Work to complete → Would you return each entry exactly as written, omitting any pictures?

Material provided →
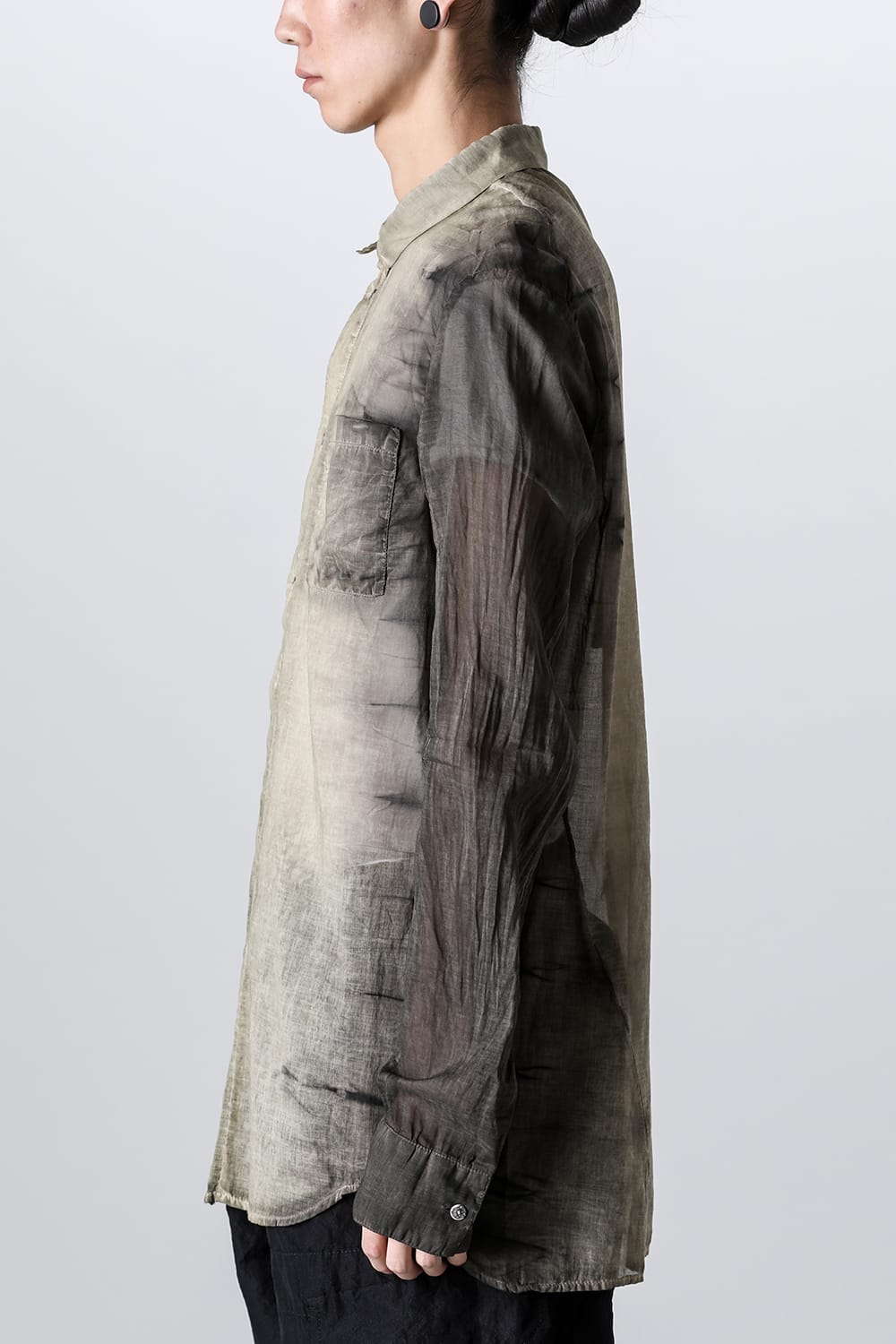 HOLLOW COLLAR SHIRT BLACK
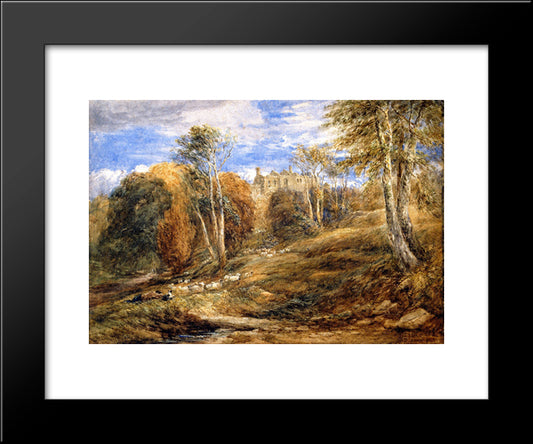 Barden Tower, Yorkshire 20x24 Black Modern Wood Framed Art Print Poster by Cox, David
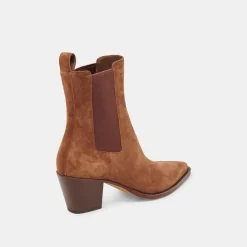 SHADIE H2O WIDE BOOTIES BROWN SUEDE^Dolce Vita Hot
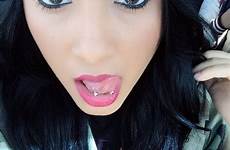 tongue piercing double piercings girls ive wanted while tattoo choose board barbells si tattooeve pierced venom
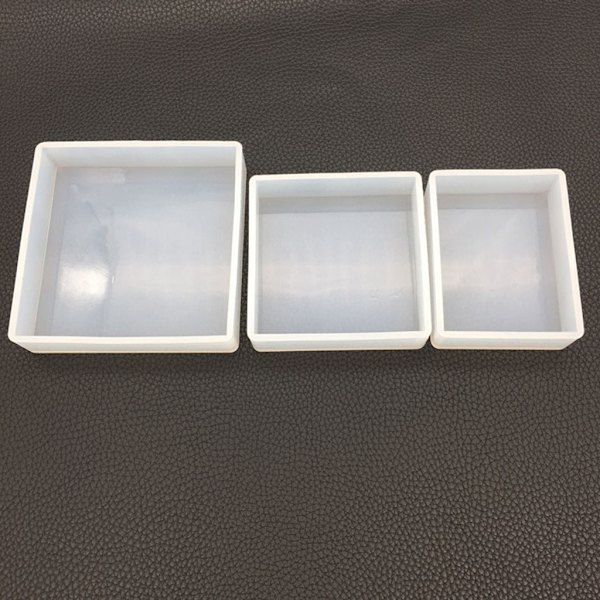 Firkantet/rektangulær silikonform for DIY-leker for barnelæring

Result for this task →
 HOLLOW COLLAR SHIRT BLACK
 Barden Tower, Yorkshire 20x24 Black Modern Wood Framed Art Print Poster by Cox, David
 SHADIE H2O WIDE BOOTIES BROWN SUEDE^Dolce Vita Hot
 tongue piercing double piercings girls ive wanted while tattoo choose board barbells si tattooeve pierced venom
 Firkantet/rektangulær silikonform for DIY-leker for barnelæring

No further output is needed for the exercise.